**PROBLEM TO WORK ON**
Copy out the material from the line containing "How far from the camera is pixel" through the line containing "the person in background at (x=88, y=217) <", replacing every "camera" with "lens" and leaving all else unchanged.

**RECORDS SUPPLIED**
----------------------------------------
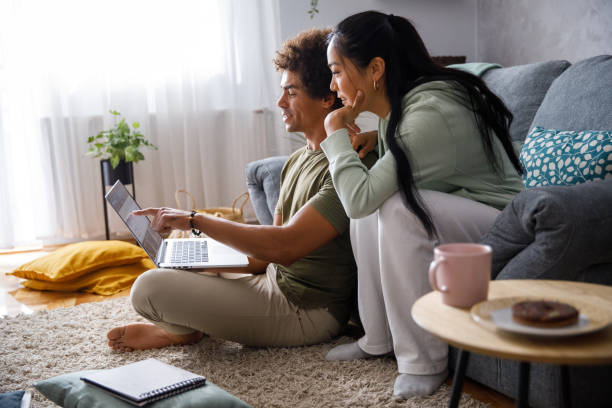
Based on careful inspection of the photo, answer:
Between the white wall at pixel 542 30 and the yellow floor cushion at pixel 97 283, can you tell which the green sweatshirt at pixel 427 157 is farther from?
the white wall at pixel 542 30

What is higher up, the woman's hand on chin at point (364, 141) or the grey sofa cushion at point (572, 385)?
the woman's hand on chin at point (364, 141)

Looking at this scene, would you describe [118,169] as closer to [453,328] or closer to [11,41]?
[11,41]

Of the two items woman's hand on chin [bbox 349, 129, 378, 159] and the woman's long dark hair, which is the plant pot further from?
the woman's long dark hair

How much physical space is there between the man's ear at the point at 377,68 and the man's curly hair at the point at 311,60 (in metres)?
0.29

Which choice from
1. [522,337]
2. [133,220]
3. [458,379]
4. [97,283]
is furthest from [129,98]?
[522,337]

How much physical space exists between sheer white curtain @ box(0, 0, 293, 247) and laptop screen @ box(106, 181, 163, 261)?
2.09 m

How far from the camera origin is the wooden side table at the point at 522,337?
2.40 feet

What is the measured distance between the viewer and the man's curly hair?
→ 181 cm

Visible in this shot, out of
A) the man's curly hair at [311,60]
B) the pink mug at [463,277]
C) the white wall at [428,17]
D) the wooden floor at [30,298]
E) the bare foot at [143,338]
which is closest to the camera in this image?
the pink mug at [463,277]

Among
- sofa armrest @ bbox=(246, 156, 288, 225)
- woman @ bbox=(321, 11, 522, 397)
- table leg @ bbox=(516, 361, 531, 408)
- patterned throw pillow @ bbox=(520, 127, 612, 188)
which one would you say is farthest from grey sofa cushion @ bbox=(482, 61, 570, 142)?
table leg @ bbox=(516, 361, 531, 408)

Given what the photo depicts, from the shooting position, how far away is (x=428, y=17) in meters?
4.41

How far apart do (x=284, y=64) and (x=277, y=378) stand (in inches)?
35.1

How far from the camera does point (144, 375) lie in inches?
53.9

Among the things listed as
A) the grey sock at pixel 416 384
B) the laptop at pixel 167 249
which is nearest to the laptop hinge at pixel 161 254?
the laptop at pixel 167 249
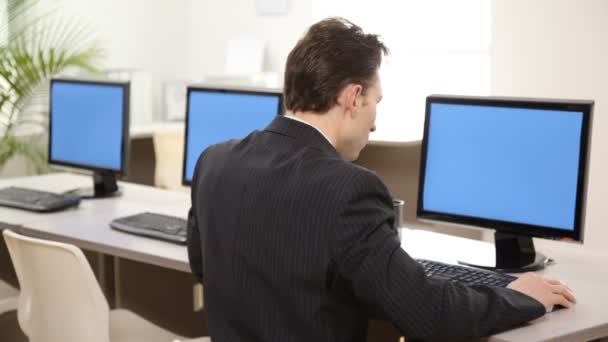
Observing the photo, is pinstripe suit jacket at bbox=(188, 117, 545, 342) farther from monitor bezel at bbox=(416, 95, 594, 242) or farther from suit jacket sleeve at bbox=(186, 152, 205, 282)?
monitor bezel at bbox=(416, 95, 594, 242)

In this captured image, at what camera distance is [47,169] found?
4.85 meters

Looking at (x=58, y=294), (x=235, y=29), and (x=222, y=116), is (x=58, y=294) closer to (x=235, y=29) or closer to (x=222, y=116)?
(x=222, y=116)

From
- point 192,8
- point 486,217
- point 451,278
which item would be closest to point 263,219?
point 451,278

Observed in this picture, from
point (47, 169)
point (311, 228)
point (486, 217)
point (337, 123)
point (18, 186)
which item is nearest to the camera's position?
point (311, 228)

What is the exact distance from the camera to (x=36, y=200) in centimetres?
309

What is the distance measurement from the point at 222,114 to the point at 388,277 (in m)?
1.50

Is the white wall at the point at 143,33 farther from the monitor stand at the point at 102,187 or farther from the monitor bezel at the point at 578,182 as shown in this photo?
the monitor bezel at the point at 578,182

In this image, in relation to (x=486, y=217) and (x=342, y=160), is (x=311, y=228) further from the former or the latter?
Answer: (x=486, y=217)

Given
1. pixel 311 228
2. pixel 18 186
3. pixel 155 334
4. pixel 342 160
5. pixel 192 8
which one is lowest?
pixel 155 334

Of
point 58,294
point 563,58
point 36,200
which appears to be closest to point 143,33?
point 563,58

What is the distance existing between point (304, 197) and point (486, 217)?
0.81 m

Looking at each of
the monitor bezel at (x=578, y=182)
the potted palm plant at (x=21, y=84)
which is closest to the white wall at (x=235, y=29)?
the potted palm plant at (x=21, y=84)

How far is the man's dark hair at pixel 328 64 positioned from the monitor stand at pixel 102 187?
66.6 inches

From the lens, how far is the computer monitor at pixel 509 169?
2.07 meters
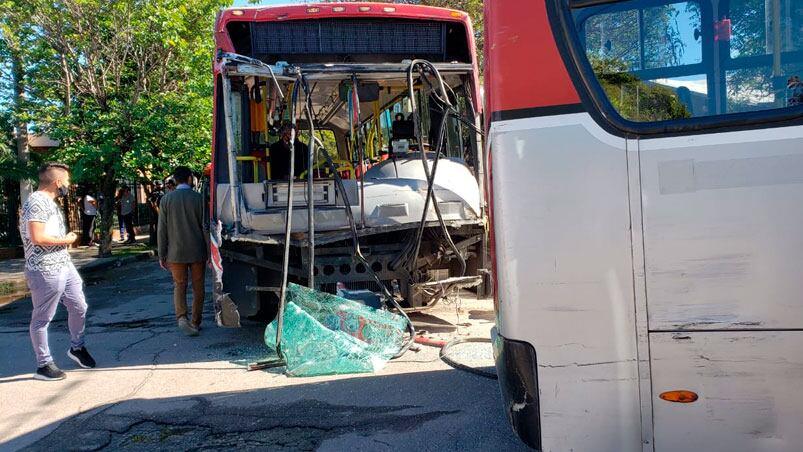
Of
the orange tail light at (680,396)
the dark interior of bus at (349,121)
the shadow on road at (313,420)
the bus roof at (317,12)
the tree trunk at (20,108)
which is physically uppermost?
the tree trunk at (20,108)

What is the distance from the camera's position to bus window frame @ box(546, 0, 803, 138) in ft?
8.33

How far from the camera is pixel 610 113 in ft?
8.64

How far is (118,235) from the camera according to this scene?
21734 mm

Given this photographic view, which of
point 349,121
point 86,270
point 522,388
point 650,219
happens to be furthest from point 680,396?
point 86,270

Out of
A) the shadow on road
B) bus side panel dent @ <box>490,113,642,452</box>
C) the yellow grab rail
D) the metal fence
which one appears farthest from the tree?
bus side panel dent @ <box>490,113,642,452</box>

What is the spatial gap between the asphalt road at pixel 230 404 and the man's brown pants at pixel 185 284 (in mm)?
325

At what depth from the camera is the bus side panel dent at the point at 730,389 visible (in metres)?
2.52

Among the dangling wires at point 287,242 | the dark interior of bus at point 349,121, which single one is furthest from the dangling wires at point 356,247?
the dangling wires at point 287,242

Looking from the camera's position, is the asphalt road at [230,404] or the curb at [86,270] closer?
the asphalt road at [230,404]

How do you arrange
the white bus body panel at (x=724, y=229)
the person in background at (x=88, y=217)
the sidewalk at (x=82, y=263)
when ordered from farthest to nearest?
the person in background at (x=88, y=217) < the sidewalk at (x=82, y=263) < the white bus body panel at (x=724, y=229)

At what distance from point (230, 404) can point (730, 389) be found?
3484 millimetres

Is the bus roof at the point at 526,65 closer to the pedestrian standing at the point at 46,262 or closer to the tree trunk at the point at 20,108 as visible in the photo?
the pedestrian standing at the point at 46,262

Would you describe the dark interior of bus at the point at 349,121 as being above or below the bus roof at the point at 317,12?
below

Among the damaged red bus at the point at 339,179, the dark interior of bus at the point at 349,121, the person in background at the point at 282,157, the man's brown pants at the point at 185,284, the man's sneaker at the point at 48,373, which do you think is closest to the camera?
the man's sneaker at the point at 48,373
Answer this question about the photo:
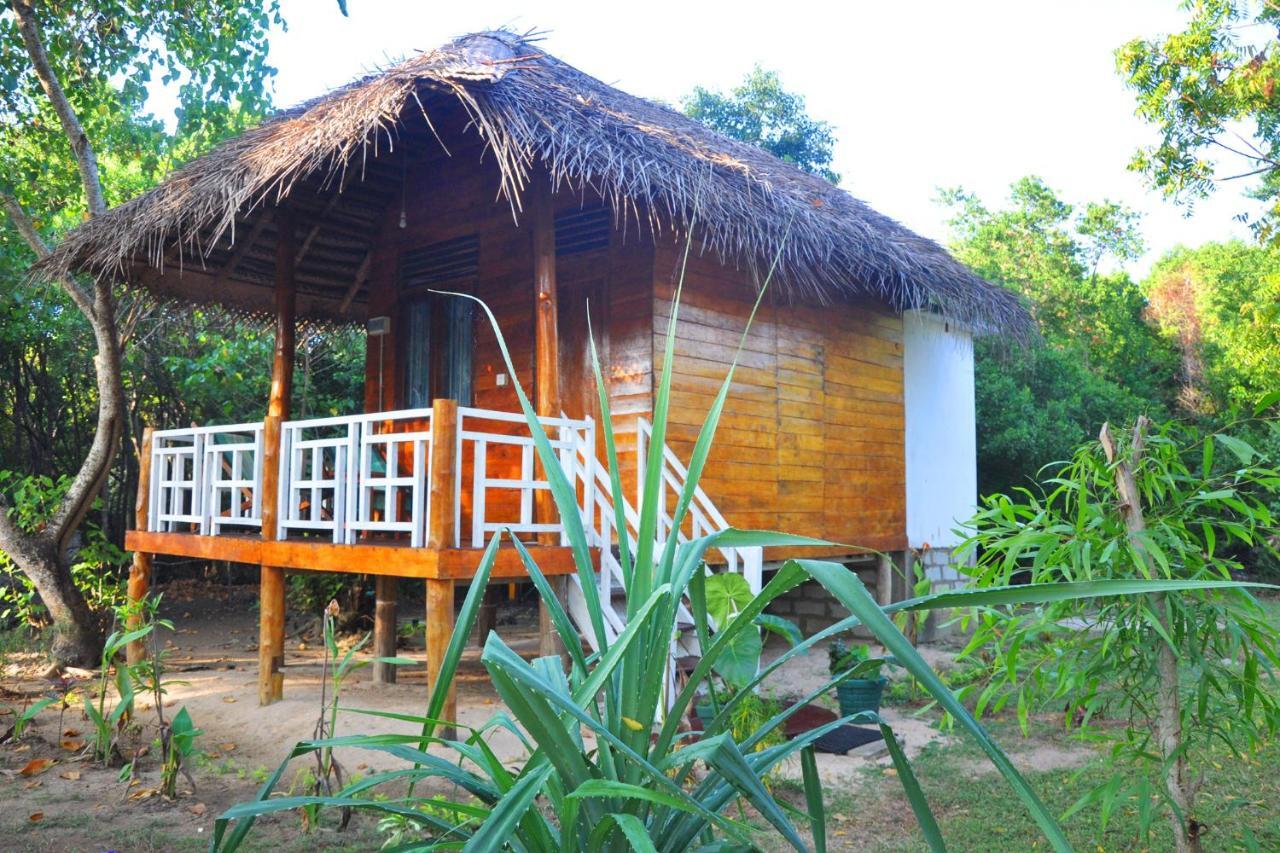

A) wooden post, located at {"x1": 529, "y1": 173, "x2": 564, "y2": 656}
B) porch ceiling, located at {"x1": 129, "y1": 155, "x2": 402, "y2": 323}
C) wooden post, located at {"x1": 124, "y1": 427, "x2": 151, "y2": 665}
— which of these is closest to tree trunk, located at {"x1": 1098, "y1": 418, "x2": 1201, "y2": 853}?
wooden post, located at {"x1": 529, "y1": 173, "x2": 564, "y2": 656}

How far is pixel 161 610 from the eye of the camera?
35.3ft

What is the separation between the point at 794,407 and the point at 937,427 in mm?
2560

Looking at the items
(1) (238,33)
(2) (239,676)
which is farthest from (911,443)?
(1) (238,33)

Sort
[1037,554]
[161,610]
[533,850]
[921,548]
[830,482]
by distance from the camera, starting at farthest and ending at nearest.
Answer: [161,610] → [921,548] → [830,482] → [1037,554] → [533,850]

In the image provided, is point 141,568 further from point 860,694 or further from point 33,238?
point 860,694

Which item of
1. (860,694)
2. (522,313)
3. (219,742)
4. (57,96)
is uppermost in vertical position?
(57,96)

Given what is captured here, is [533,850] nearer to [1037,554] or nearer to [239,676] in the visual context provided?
[1037,554]

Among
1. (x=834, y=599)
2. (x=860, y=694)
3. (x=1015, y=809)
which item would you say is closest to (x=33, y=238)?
(x=860, y=694)

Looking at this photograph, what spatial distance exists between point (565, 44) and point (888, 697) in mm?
4816

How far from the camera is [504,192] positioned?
24.3 ft

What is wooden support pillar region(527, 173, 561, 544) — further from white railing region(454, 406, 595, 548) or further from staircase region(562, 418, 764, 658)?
staircase region(562, 418, 764, 658)

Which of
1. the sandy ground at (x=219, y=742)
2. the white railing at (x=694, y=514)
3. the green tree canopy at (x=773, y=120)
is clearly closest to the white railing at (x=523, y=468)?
the white railing at (x=694, y=514)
----------------------------------------
**EXERCISE RESPONSE**
How far from the lens is pixel 610 113 in ft?
8.64

How far is (118,235) from the lens according to this scene?
21734 mm

Given this photographic view, which of
point 349,121
point 86,270
point 522,388
point 650,219
happens to be furthest from point 680,396?
point 86,270

Out of
A) the shadow on road
B) bus side panel dent @ <box>490,113,642,452</box>
C) the yellow grab rail
D) the metal fence
which one appears farthest from the tree?
bus side panel dent @ <box>490,113,642,452</box>

What is the spatial gap between the asphalt road at pixel 230 404 and the man's brown pants at pixel 185 284 (in mm)?
325

At what depth from the lens is the bus side panel dent at the point at 730,389 visible (in metres)?
2.52

Among the dangling wires at point 287,242 | the dark interior of bus at point 349,121, which single one is furthest from the dangling wires at point 356,247?
the dangling wires at point 287,242

Looking from the lens's position, is the asphalt road at [230,404] or the curb at [86,270] closer?
the asphalt road at [230,404]

How do you arrange
the white bus body panel at (x=724, y=229)
the person in background at (x=88, y=217)
the sidewalk at (x=82, y=263)
when ordered from farthest to nearest?
the person in background at (x=88, y=217) < the sidewalk at (x=82, y=263) < the white bus body panel at (x=724, y=229)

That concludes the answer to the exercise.